**How to complete this task:**
Below are records with pictures. Reproduce exactly the lines from the line with "10 Must Reads" to the line with "Planilla de Declaración Sucesoral", inclusive, and leave each picture out.

━━━ Supplied material ━━━

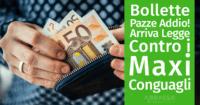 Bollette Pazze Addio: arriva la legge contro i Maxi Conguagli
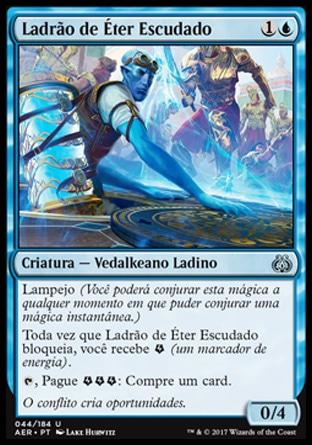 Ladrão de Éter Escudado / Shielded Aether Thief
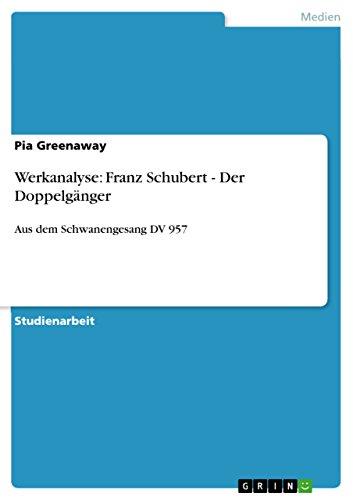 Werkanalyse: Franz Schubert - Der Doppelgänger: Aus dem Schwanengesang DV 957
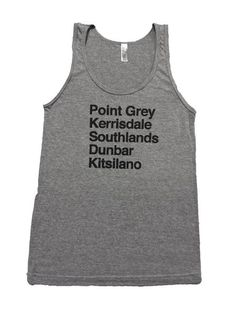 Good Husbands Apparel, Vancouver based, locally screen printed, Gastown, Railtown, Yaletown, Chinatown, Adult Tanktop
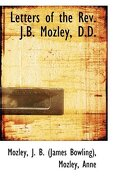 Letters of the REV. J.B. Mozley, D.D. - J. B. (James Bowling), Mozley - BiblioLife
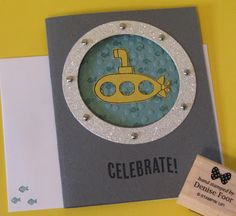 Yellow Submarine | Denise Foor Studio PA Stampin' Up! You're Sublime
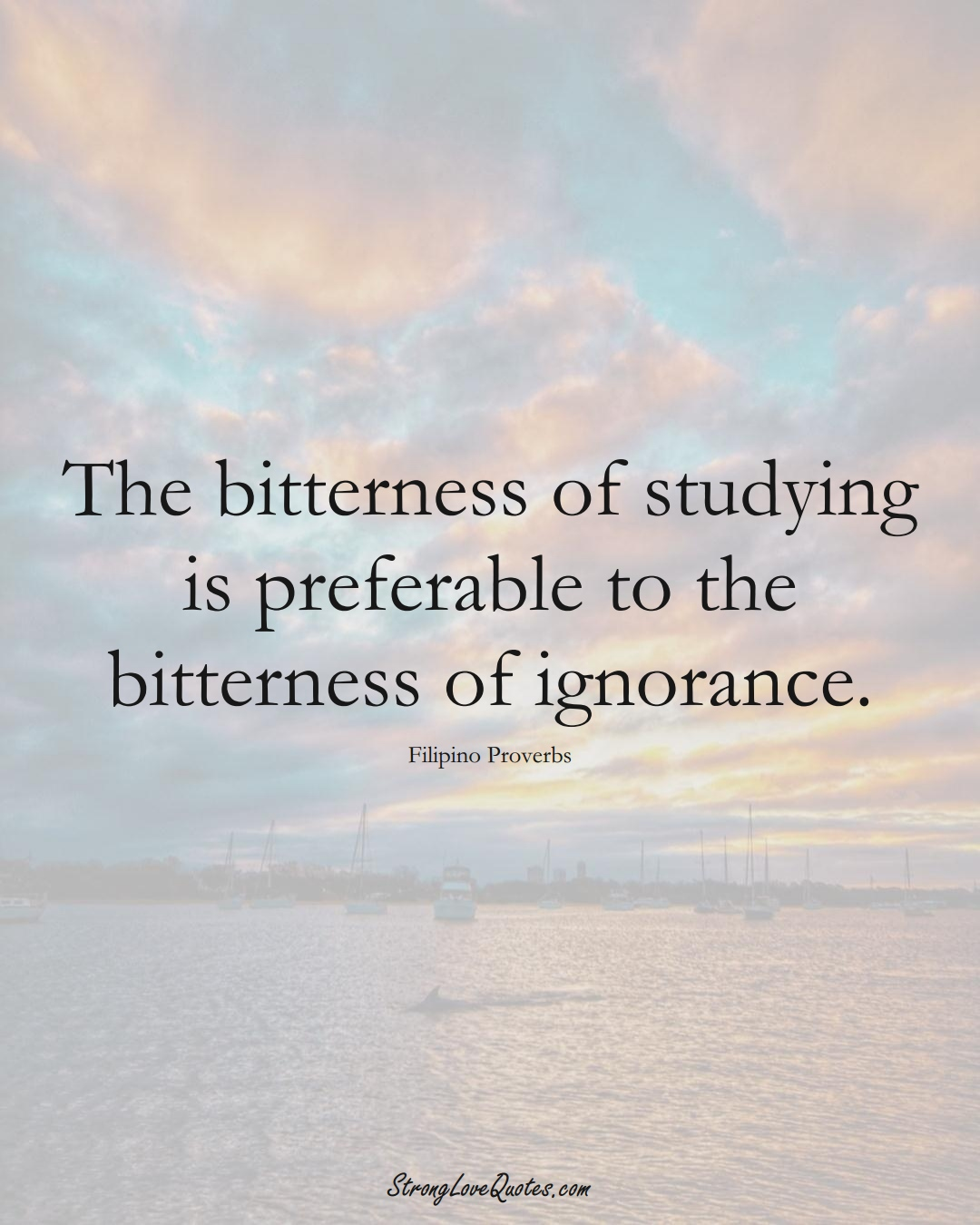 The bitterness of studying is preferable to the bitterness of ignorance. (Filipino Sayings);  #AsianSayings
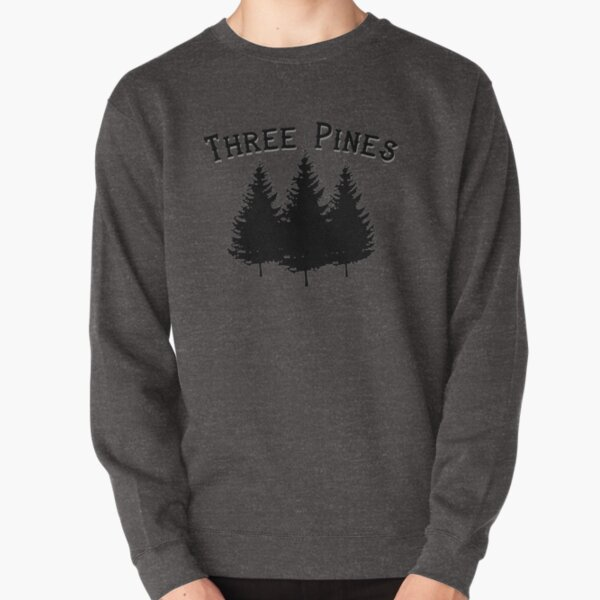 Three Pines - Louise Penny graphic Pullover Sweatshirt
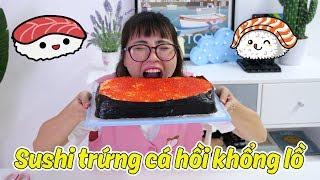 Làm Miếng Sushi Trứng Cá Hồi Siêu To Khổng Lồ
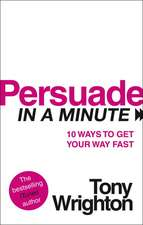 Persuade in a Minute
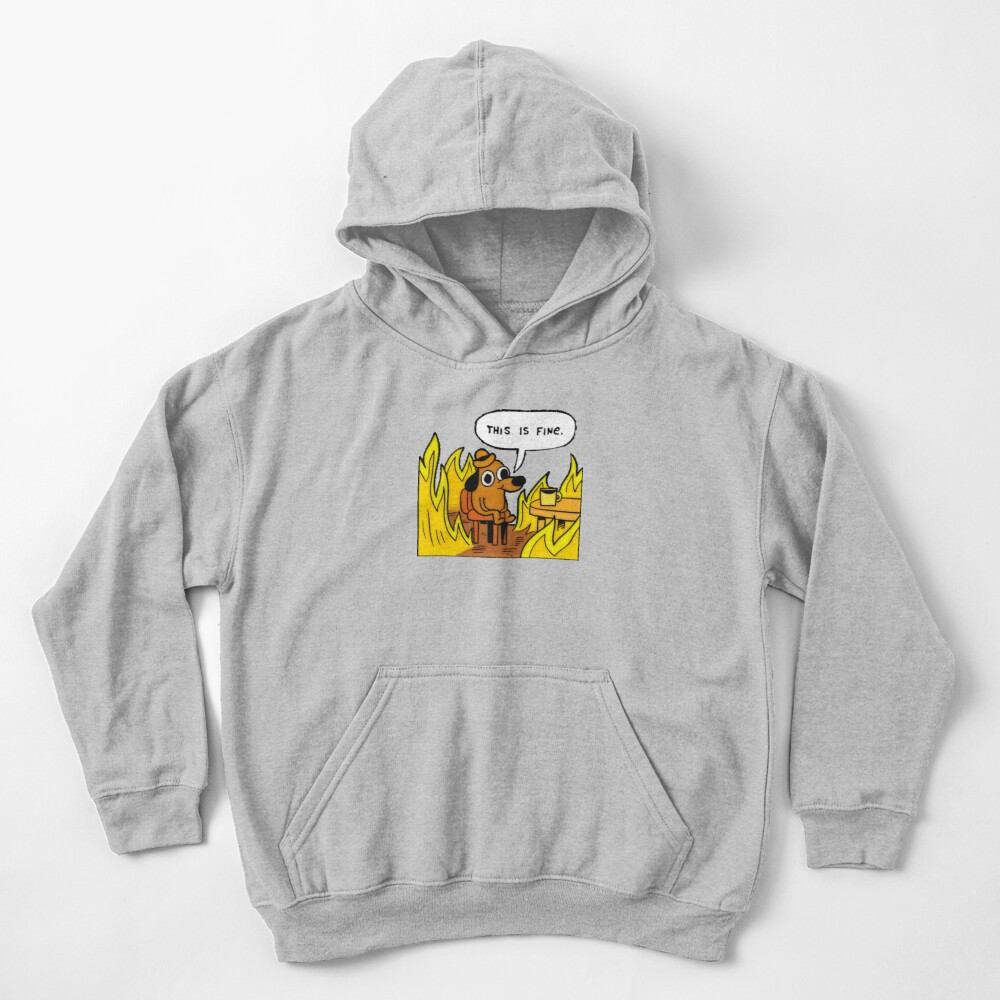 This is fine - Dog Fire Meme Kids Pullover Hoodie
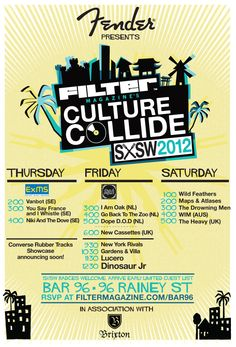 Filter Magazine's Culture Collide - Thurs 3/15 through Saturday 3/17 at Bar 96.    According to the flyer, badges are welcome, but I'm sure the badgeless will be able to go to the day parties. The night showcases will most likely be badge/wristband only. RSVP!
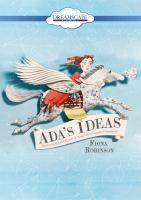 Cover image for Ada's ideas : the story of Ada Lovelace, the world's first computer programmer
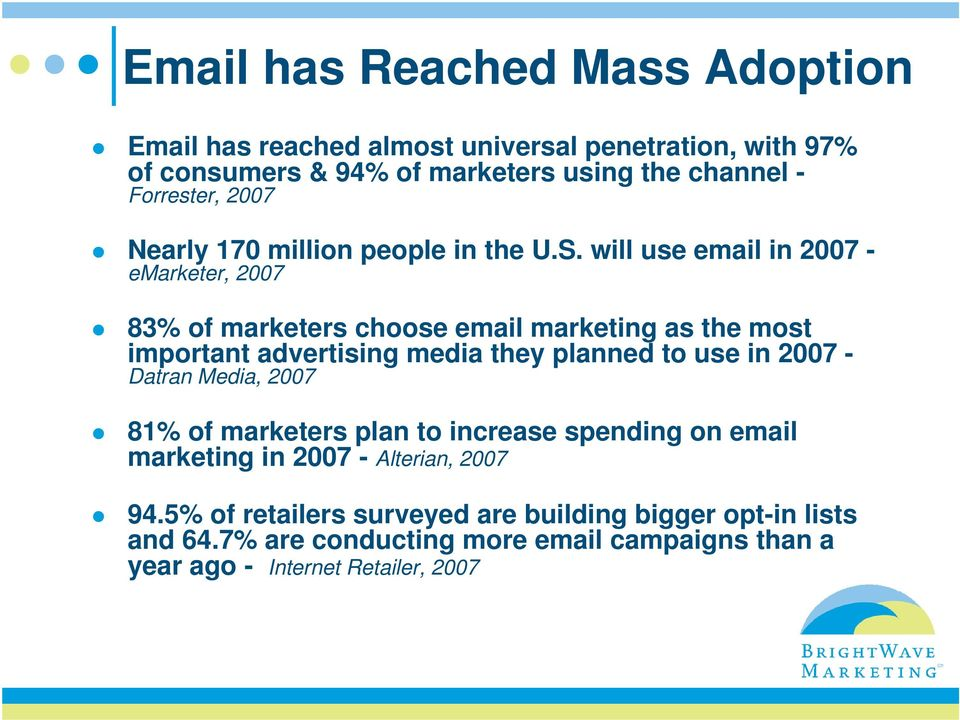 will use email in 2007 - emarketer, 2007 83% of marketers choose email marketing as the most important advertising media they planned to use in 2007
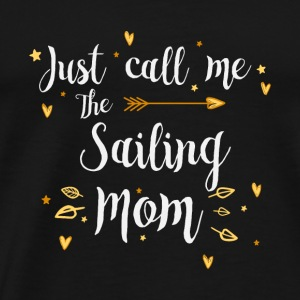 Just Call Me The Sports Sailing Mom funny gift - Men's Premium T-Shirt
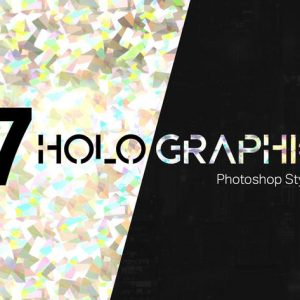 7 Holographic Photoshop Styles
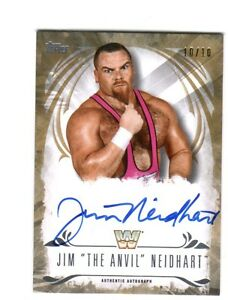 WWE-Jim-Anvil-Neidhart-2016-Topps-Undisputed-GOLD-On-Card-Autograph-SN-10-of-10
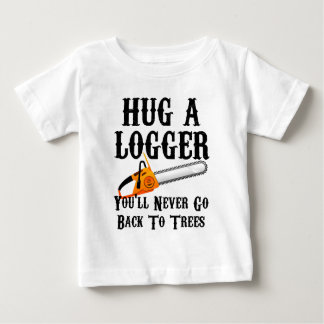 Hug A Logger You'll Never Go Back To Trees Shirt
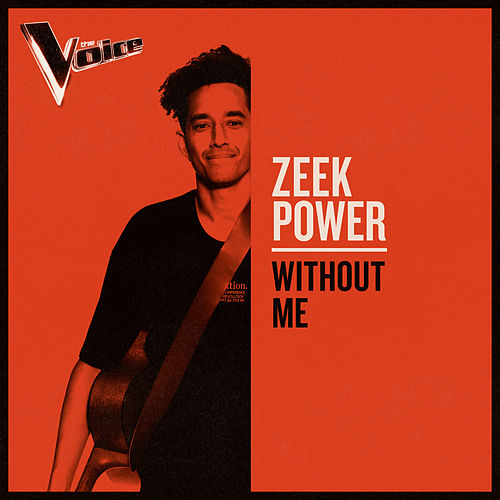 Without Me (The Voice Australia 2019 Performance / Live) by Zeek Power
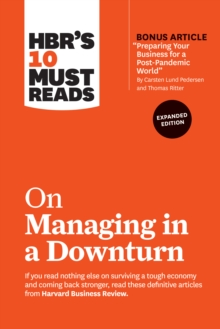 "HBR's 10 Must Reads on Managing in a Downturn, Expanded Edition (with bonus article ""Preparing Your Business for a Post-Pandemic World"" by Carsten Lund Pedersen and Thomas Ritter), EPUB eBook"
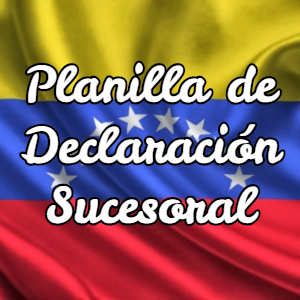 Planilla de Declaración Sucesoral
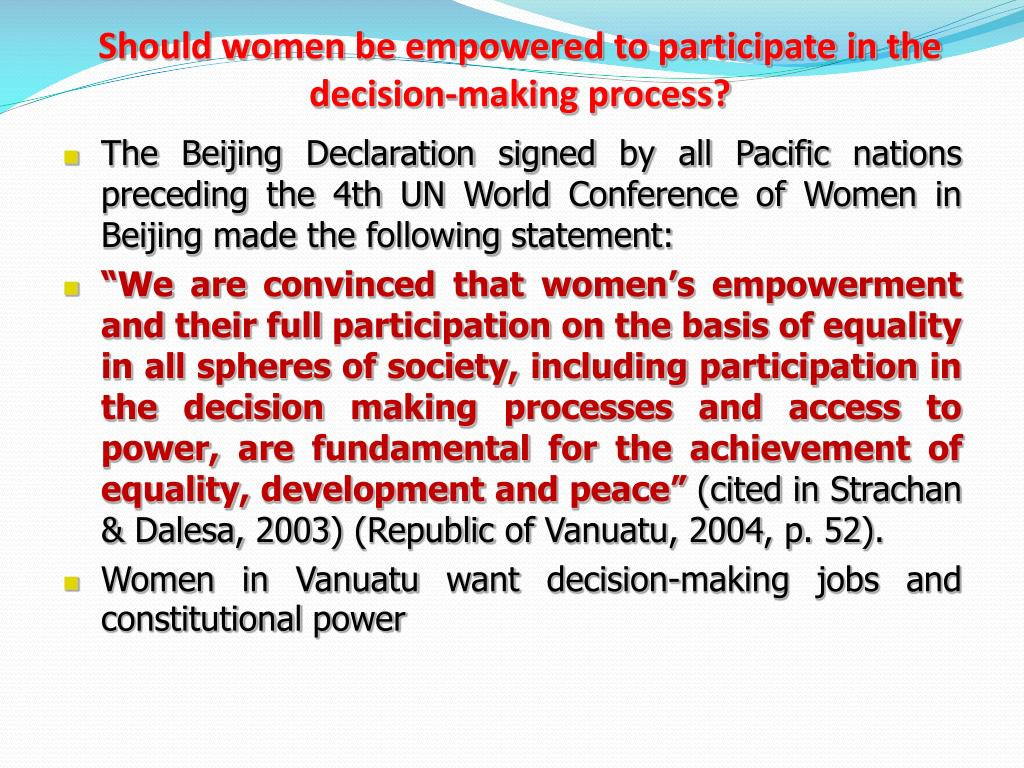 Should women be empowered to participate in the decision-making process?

━━━

**Solution to this task:**
 "HBR's 10 Must Reads on Managing in a Downturn, Expanded Edition (with bonus article ""Preparing Your Business for a Post-Pandemic World"" by Carsten Lund Pedersen and Thomas Ritter), EPUB eBook"
 Planilla de Declaración Sucesoral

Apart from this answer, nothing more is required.